The ultimate goal of these initiatives is to facilitate the creation of intelligent data products, and to reduce the time it takes to build, measure, and evolve those products.

Microsoft generates, captures, possesses, and analyzes vast amounts of data. By building the Modern Data Foundations, Microsoft Digital has democratized and consolidated access to that data throughout Microsoft. In doing so, we unlocked the raw materials needed to build more predictive, proactive, and intelligent experiences.

The efforts described here also create significant efficiency gains. In many cases, the time it takes to find and gain access to the enterprise data needed to build intelligent experiences has been reduced from weeks to hours (with the exception of access requests that require manual review, which now takes days instead of weeks). These efficiency gains happen at the outset, beginning with data access, but have a ripple effect throughout the processes that follow.

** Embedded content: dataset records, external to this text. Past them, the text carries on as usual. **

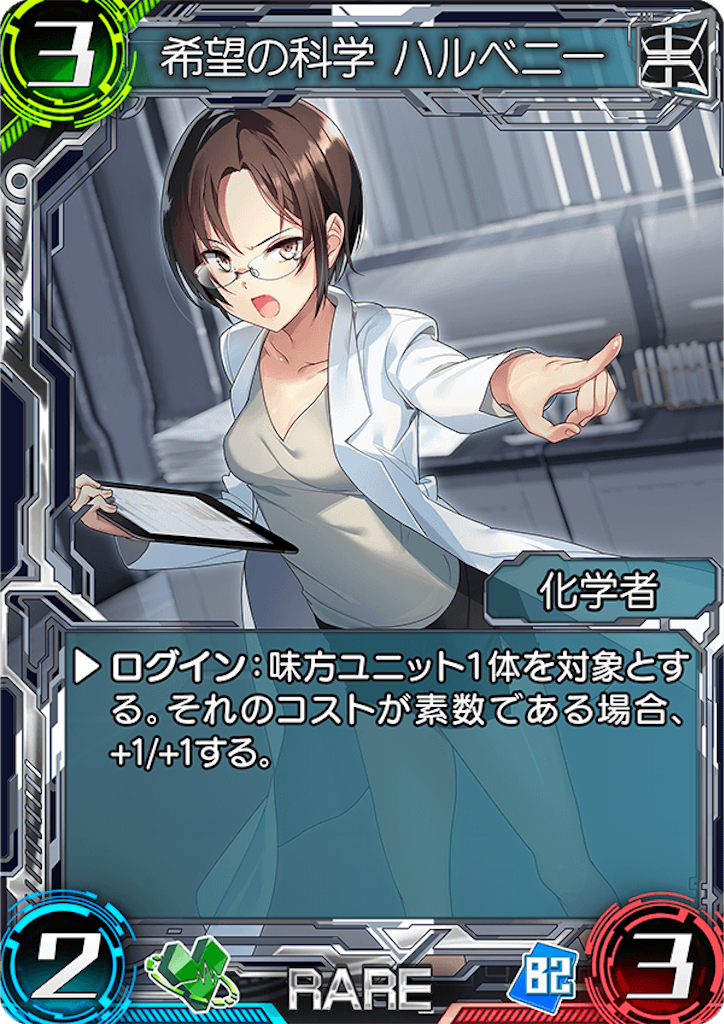 f:id:seisyuu:20180503181035p:plain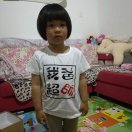 细杨变老杨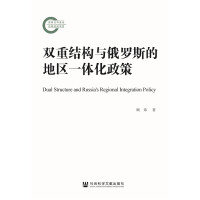 双重结构与俄罗斯的地区一体化政策 = Dual structure and Russia's regional integration policy / 顾炜 著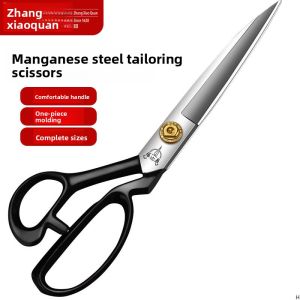 Zhang Xiaoquan | Manganese Steel Tailors Scissors for Sewing and Cutting
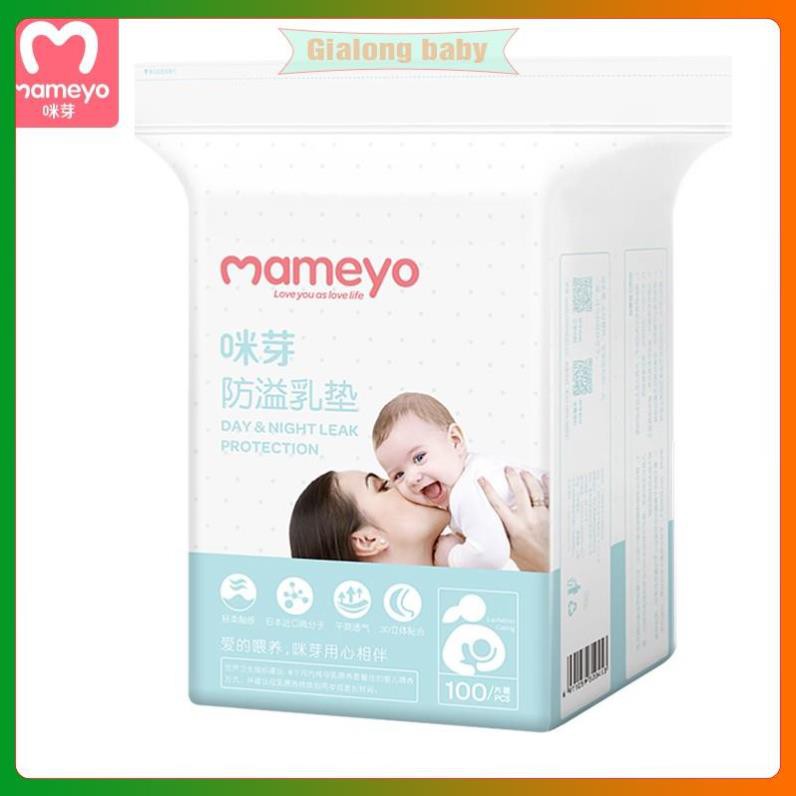 Bán lẻ 5 miếng lót thấm sữa Mameyo, Cmbear - LẺ 5 MIẾNG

We’ve developed baseline metrics to measure these impacts:

  • Time to build connected data products
  • Time to integrate connected data products into existing applications and services

Reduced cost is a byproduct of the greater digital transformation, but it is not necessarily the end goal. Rather than tackling spend in absolute terms, these initiatives optimize costs, tailoring spend to a business’s unique growth cycles. Post-transformation, spend is more efficient and proportional to growth.

Additionally, the elimination of multiple business unit platforms reduces the security and governance vulnerabilities that arise as an organization strives to manage so many separate platforms. In the process of this digital transformation, Microsoft reduces its financial and reputational risk simply by reducing the exposure created by having so many discrete systems to protect against a breach. Customers who follow a similar path can, of course, expect the same.

Conclusion

Microsoft is a mature organization; the company has evolved and expanded, both organically and by acquisition, for more than 40 years. That evolution has led to the creation and maintenance of many discrete silos of data, each one reflecting the needs of the internal organizations that generated, captured, or consolidated that data.

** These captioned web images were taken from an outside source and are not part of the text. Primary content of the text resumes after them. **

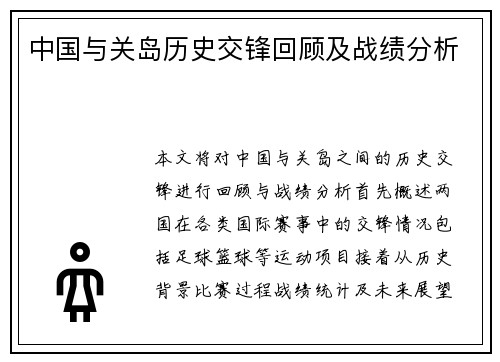中国与关岛历史交锋回顾及战绩分析
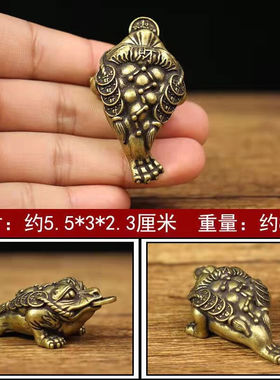铜人艺巷纯铜七星金蟾摆件三足金蟾黄铜实心蟾蜍手把件钥匙挂件装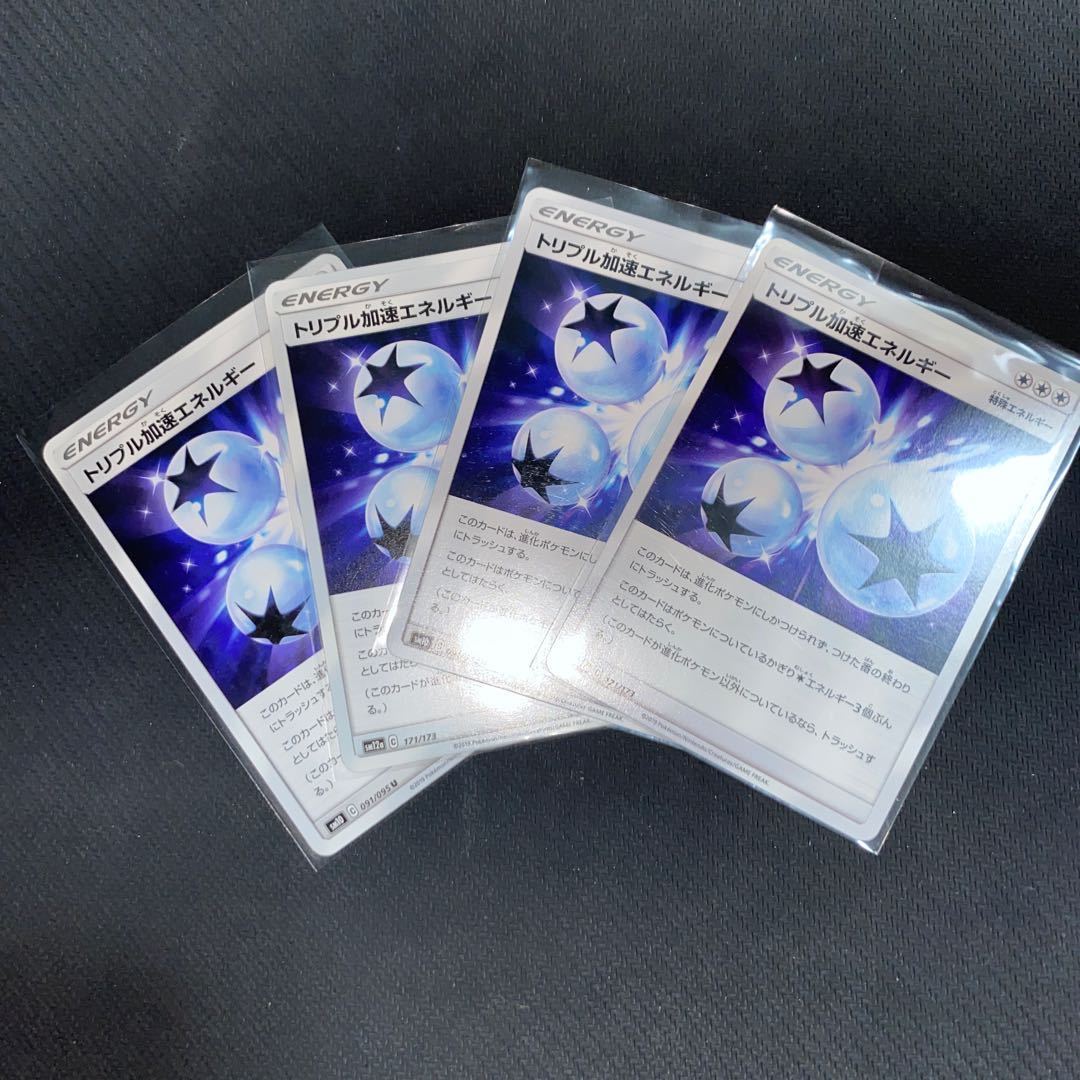 トリプル加速エネルギー　4枚セット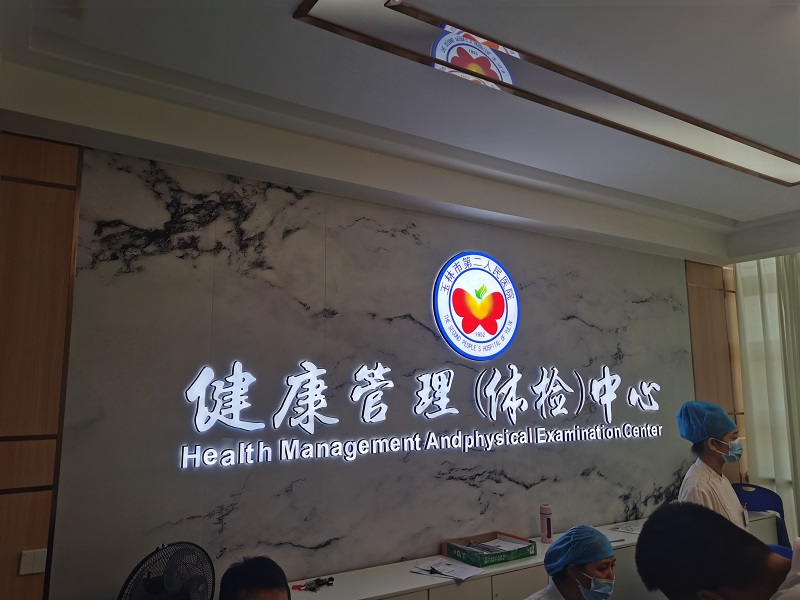 玉林市第二人民医院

By gathering previously siloed datasets into a single Enterprise Data Lake we created a single system of intelligence, a credible foundation upon which we can make well-informed, data-based decisions about the work we do and the products and services we deliver. Moreover, this strategy enables us to govern and secure our data assets more efficiently and effectively using the centralized enterprise data management capabilities of Azure. This results in lower operating costs and greater confidence in the integrity of data that we share with regulators and other stakeholders who have a duty to monitor certain activities of the corporation.

By using the full range of Microsoft Azure offerings, we’ve successfully worked with groups throughout the enterprise to migrate their operations and data onto this consolidated data platform. In outlining our strategy, we hope to provide a blueprint that other companies can follow to build their own Azure-based data foundations to gain the insights they need to deliver their products and services more effectively to their customers.